Italian strength in Albania, Greece, and Yugoslavia comprised thirty-one division-sized units, the bulk of them under the Italian Army Group East in Tirana, and a total of 380,000 men at the time of the signing of the Italian armistice on 3 September 1943. Though in the process of withdrawing from the Balkans at the time their government capitulated and realigned itself on the side of the Allies, these forces still held most of Albania; portions of Slovenia, Dalmatia, and Montenegro; the Ionian Coast and Islands of Greece; and a number of the Aegean Islands. In addition, they had troops in Croatia, in the interior of Greece, and under German command on Crete.
Negotiations between the Allies and the Badoglio government were conducted in great secrecy, thus the abrupt capitulation of Italy caught both Italian and German commanders by surprise. The immediate German reaction was to put Operation KONSTANTIN (seizing control of the Italian-occupied areas) into effect, and to disarm those Italian units that refused to continue the war on the German side. The capture of Foggia, with its great air base, and the adjacent ports in Italy by the Allies on 17 September made it imperative for the Germans to secure control of the Dalmatian coast and ports without delay. Unable to advance farther in Italy for the moment, the Allies might well attempt a crossing of the Adriatic in force.
The opportunity to procure much-needed weapons and equipment was not lost by the guerrillas, who immediately called upon the Italian garrisons to surrender. Fearful of guerrilla vengeance, however many Italian units waited in place to be disarmed by the Germans, and the situation developed into a race between Germans and guerrillas to reach them.
II. Yugoslavia and Albania
Some 4,000 men of the Isonzo, Bergamo, and Zara Divisions in Dalmatia, Slovenia, and Croatia deserted their units to join the Partisans and Chetniks when the Italian armistice was announced. The Firenze Division, under its commander, went over as a unit to the guerrillas in Albania. A number of higher commanders and staffs managed to obtain transportation by air or sea to Italy, while the remaining Italian troops were disarmed by the Germans and guerrillas. Incensed by what they considered treachery on the part of their former allies, the Germans made it a point to single out Italian units and installations in their continuing antiguerrilla operations. Italian troops disarmed by the irregulars were bombed and strafed in their unit areas by German airmen, and German ground troops hunted down Italian groups and units with the guerrilla forces opposing them.

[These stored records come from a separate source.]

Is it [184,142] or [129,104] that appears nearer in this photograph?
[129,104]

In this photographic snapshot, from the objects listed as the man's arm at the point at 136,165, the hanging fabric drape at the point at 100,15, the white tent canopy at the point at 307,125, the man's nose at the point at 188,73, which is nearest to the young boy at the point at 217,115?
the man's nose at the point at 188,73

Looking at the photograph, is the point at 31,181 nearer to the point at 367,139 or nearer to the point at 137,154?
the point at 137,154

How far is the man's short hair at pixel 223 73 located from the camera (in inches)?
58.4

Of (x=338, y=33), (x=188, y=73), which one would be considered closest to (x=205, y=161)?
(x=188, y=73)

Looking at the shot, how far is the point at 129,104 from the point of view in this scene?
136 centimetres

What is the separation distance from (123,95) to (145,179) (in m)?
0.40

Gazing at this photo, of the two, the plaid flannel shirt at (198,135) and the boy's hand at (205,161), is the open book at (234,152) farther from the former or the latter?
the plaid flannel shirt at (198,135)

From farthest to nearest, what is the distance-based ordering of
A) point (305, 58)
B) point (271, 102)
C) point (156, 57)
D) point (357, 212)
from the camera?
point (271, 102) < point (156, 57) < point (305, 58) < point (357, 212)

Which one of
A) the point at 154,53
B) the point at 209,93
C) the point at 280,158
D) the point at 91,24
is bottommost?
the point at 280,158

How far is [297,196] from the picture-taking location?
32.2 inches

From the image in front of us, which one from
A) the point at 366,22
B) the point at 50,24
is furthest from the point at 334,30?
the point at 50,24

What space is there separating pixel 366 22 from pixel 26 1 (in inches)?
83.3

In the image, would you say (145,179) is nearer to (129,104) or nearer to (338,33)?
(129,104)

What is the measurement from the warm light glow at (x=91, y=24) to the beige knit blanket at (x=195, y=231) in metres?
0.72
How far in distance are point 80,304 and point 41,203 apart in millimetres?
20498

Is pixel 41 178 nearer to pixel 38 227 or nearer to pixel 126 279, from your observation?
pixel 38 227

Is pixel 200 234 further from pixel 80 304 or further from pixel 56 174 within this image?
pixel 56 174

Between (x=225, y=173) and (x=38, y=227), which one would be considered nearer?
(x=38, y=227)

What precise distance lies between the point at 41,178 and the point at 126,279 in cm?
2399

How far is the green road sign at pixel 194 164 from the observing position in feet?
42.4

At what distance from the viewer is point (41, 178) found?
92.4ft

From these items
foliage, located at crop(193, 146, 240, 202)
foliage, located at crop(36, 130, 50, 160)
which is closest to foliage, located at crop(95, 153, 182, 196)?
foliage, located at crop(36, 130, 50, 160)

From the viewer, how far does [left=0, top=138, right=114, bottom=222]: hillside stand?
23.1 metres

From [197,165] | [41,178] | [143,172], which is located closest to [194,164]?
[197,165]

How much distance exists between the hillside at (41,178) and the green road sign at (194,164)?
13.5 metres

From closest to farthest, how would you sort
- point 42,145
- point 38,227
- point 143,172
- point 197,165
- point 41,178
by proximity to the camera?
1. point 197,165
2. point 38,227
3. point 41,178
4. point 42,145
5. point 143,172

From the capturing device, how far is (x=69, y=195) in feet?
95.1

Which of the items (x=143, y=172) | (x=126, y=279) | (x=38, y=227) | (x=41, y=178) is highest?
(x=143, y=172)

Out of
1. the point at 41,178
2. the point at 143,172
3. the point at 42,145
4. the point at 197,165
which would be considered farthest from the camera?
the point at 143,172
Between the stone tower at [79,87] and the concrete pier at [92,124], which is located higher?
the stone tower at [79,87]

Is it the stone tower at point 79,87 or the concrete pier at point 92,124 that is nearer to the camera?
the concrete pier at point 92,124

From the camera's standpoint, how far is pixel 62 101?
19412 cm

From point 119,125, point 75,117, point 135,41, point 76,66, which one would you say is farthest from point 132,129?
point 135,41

The Dalmatian port of Split, with enormous stocks of food, clothing, fuel, and ammunition for the Italian occupation forces fell to the Partisans and their thousands of adherents among the dock workers and left-wing elements of the population. Though the Partisans were forced to evacuate Split, they managed to remove considerable quantities of stores before the arrival of German forces. Nor were the Chetniks idle during this period of changing authority Strong detachments moved into Dalmatia, seizing long stretches of the coastal areas and obtaining stocks of arms from Italian' units sympathetic to them in the past.
The Croatian state, truncated by the Italian annexation of Dalmatia, moved forces into the coastal areas, fearing the Italians would try to hold Dalmatia until confirmed in its possession by the Allies as part of the reward for changing allegiance. Too, the Poglavnik had to impress his restless population, and a show of force against the former Italian overlords in their weakened state appeared to be an ideal opportunity.

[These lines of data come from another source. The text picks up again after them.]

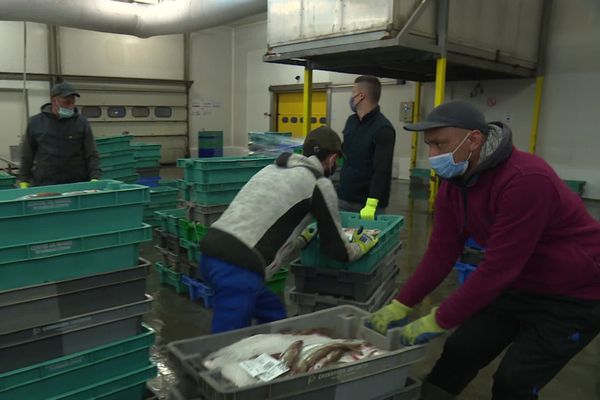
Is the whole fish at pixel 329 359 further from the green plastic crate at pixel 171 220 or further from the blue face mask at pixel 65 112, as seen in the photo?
the blue face mask at pixel 65 112

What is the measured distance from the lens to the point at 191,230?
3584 mm

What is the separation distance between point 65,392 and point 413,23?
445cm

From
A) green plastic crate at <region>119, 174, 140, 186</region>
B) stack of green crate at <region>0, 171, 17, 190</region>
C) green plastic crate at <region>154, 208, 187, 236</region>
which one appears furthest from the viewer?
green plastic crate at <region>119, 174, 140, 186</region>

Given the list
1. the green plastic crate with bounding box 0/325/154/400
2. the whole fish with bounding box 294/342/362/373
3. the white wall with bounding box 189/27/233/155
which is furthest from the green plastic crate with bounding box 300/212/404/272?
A: the white wall with bounding box 189/27/233/155

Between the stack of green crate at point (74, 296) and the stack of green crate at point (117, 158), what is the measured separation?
11.4 ft

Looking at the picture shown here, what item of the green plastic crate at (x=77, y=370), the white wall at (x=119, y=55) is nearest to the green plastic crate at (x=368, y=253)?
the green plastic crate at (x=77, y=370)

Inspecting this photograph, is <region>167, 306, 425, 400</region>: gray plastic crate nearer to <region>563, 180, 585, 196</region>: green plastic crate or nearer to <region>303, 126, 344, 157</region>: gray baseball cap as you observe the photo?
<region>303, 126, 344, 157</region>: gray baseball cap

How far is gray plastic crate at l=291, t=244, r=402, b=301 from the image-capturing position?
247 centimetres

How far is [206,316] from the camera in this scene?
333 centimetres

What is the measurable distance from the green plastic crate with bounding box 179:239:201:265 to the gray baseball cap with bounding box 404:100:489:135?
2.38 metres

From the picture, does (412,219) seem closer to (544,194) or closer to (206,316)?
(206,316)

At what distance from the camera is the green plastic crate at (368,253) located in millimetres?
2465

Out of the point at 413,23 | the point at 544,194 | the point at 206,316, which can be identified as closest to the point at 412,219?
the point at 413,23

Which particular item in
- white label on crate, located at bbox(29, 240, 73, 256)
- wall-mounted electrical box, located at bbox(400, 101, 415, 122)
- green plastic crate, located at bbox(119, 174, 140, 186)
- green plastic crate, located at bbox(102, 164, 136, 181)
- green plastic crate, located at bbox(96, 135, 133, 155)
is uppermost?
wall-mounted electrical box, located at bbox(400, 101, 415, 122)
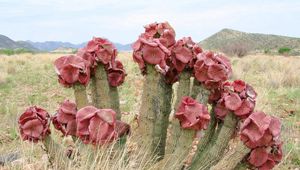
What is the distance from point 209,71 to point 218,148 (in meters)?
0.52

'The confused situation and sporadic fighting of the next few weeks ended with the Germans in control of the ports, main centers of population, and exposed coastal areas. The Partisans, laden with loot, were busily re-equiping and regrouping their forces in the mountains and carrying out a harrassing campaign against the new occupation troops. In Slovenia and Dalmatia, to relieve their own troops of many routine security duties, the Germans banded together the Italian-sponsored "White Guard" of Rupnik and the "Blue Guard" of Novak, the latter a Chetnik commander, into the "Domobran," a home guard-type of organization. Large numbers of Chetniks turned to the Partisans, and others gave up the struggle to return to their homes. The Croat units came under German control or returned to Croatia to support the weakening government of Ante Pavelitch.
Farther away from home than the troops in Yugoslavia, thousands of Italians in Greece chose to surrender to the Germans rather than continue the war on the German side, and numerous Italian troops from other units were integrated into labor battalions. Unlike their countrymen in Yugoslavia, most of the remaining Italian troops in Greece were disarmed by the Germans and immediately interned.

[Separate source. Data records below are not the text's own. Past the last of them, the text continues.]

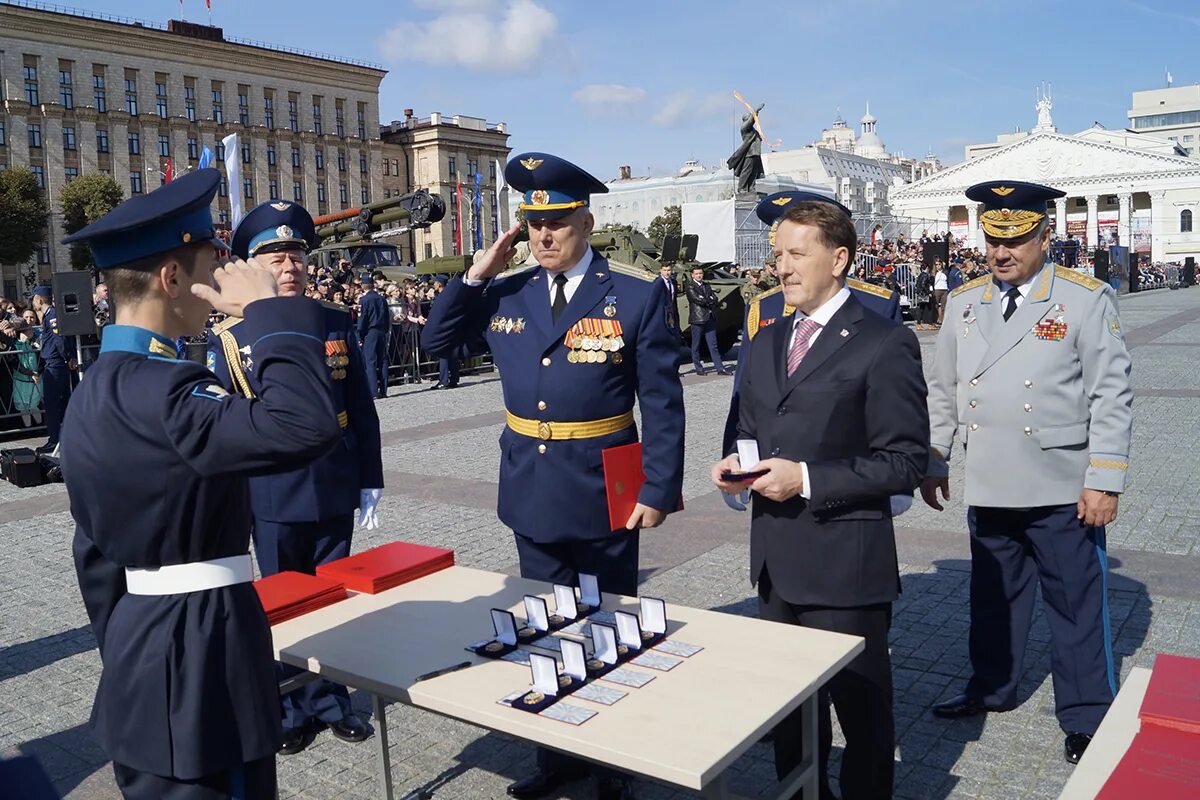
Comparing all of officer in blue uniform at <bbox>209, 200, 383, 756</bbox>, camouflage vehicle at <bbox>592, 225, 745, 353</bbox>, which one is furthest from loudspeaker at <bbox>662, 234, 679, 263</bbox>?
officer in blue uniform at <bbox>209, 200, 383, 756</bbox>

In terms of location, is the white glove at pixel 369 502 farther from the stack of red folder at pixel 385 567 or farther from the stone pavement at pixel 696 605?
the stone pavement at pixel 696 605

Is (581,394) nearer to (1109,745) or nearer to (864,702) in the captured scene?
(864,702)

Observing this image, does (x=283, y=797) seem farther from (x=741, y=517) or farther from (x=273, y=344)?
(x=741, y=517)

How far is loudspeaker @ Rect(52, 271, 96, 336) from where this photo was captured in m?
9.98

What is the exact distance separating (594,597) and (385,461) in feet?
25.1

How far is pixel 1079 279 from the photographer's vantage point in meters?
4.14

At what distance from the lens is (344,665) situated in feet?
9.23

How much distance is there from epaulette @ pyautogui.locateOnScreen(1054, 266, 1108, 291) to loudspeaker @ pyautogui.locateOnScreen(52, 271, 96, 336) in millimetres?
8831

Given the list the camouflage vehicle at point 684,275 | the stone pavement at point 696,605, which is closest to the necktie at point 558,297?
the stone pavement at point 696,605

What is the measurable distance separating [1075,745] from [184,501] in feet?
10.8

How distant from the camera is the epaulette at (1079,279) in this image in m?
4.08

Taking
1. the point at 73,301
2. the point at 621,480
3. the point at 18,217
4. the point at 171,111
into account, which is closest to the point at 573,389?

Several major units, however, elected to aline themselves on the Allied side. The Pinerolo Division and Aosta Cavalry Regiment went over to the ELAS-EDES forces, and plans were made to commit them as units. When one proposed operation was refused by the Italians and another was complete]v unsuccessful, the Greeks disarmed both the division and the regiment and accepted volunteers from them into regular guerrilla units. A few of the Italian troops in Greece managed to make their way back to Italy or fled to the mountains as individuals or in small groups eventually to be captured by the guerrillas or to join the bands on their own initiative. A force of 1,100, war-weary and not desirous of fighting on eitber site, made its way to internment in central Turkey. The situation on the Greek islands presented a different picture to that on the mainland. While Italian forces on Crete were disarmed without difficulty by the Germans, those on Rhodes surrendered only after a pitched battle and a strong show of force. On Cephalonia, the commander and 4,000 of the garrison were shot for resisting a German demand to surrender and units on other islands established contact with British forces in the Middle East by radio to request reinforcements.
Augmented by British troops, the garrison of Leros held out against heavy German attacks for several months finally surrendering with 5,350 Italians and 3,200 British on 17 November. Samos, the last of the larger Greek islands held by the Italians, surrendered a days later.
It was proposed by some planners that the Germans abandon the southern part of the Balkan Peninsula and withdraw to a more defensible line in northern Greece. Hitler, however, would not permit it, nor could Germany risk exposing; the sources of so many strategic raw materials to attack by aircraft the Allies would certainly bring with them to Greek bases. An estimated 50 percent of Germany's oil, all of its chrome, 60 percent of its bauxite, 24 percent of its antimony, and 21 percent of its copper were procured from Balkan sources. Hence, despite the advance of Allied troops in Italy to a point below Rome and the superiority of the Allied air forces over southern Greece and the Greek islands, the German defenders were ordered to remain in place.
It would seem that some of the Italian troops were more aggressive after the surrender then before. I hadn't realized that the Germans were ready to kill so many also. Especially on Cephalonia where they shot the Italian commander and 4,000 troops who resisted.